--- BEGIN Task input ---

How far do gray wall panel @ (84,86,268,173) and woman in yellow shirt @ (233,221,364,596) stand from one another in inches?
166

--- END Task input ---
--- BEGIN Task input ---

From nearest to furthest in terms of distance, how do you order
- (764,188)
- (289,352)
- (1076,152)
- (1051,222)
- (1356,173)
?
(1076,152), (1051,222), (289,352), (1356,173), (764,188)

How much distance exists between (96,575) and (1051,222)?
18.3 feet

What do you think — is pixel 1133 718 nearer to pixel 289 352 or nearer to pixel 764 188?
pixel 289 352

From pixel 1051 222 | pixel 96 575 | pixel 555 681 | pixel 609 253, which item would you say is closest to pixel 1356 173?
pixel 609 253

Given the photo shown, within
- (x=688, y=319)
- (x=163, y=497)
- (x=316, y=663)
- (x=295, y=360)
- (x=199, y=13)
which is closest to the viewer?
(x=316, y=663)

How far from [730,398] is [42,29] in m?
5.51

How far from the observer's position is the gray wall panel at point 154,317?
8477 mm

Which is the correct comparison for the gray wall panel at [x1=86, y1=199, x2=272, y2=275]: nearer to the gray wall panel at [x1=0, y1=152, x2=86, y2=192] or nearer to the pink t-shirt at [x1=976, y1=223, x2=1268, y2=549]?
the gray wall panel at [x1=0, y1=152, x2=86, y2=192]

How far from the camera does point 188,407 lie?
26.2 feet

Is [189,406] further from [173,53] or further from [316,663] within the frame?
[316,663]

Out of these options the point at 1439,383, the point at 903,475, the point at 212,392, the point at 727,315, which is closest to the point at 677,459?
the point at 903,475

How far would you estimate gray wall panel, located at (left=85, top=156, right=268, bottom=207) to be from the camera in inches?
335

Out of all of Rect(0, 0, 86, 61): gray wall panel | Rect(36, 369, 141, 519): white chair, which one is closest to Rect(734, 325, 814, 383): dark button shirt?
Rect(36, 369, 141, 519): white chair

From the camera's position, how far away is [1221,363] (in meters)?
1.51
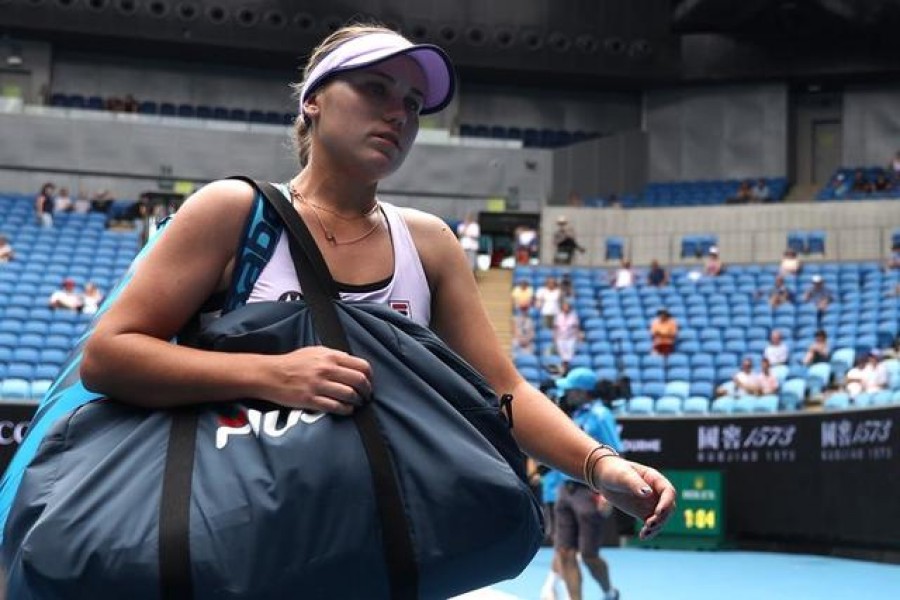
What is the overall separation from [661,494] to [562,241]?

--- END Task input ---

• _What this task involves_
Please retype the lines, everything from the line containing "How much distance" down to the line containing "What is the", word for word. Leave the pictures out.

• _Expected output_
How much distance exists between (96,575) and (1051,222)?
18.3 feet

What do you think — is pixel 1133 718 nearer to pixel 289 352 or nearer to pixel 764 188?
pixel 289 352

From pixel 1051 222 | pixel 96 575 | pixel 555 681 | pixel 609 253, which item would you say is closest to pixel 1356 173?
pixel 609 253

Given the photo shown, within
- (x=688, y=319)
- (x=163, y=497)
- (x=316, y=663)
- (x=295, y=360)
- (x=199, y=13)
which is closest to the viewer?
(x=316, y=663)

How far from [730,398] is [42,29] in m?
5.51

How far from the observer's position is the gray wall panel at point 154,317?
8477 mm

Which is the correct comparison for the gray wall panel at [x1=86, y1=199, x2=272, y2=275]: nearer to the gray wall panel at [x1=0, y1=152, x2=86, y2=192] or nearer to the pink t-shirt at [x1=976, y1=223, x2=1268, y2=549]?
the gray wall panel at [x1=0, y1=152, x2=86, y2=192]

How far from the camera does point 188,407 lie?
26.2 feet

Is [189,406] further from [173,53] or further from [316,663] within the frame?
[316,663]

Out of these options the point at 1439,383, the point at 903,475, the point at 212,392, the point at 727,315, which is closest to the point at 677,459?
the point at 903,475

How far would you estimate gray wall panel, located at (left=85, top=156, right=268, bottom=207) to be from the camera in inches?
335

Out of all of Rect(0, 0, 86, 61): gray wall panel | Rect(36, 369, 141, 519): white chair, which one is closest to Rect(734, 325, 814, 383): dark button shirt?
Rect(36, 369, 141, 519): white chair

From the camera's position, how far away is [1221,363] (in meters)?
1.51
What is the overall separation from [661,494] to [562,241]?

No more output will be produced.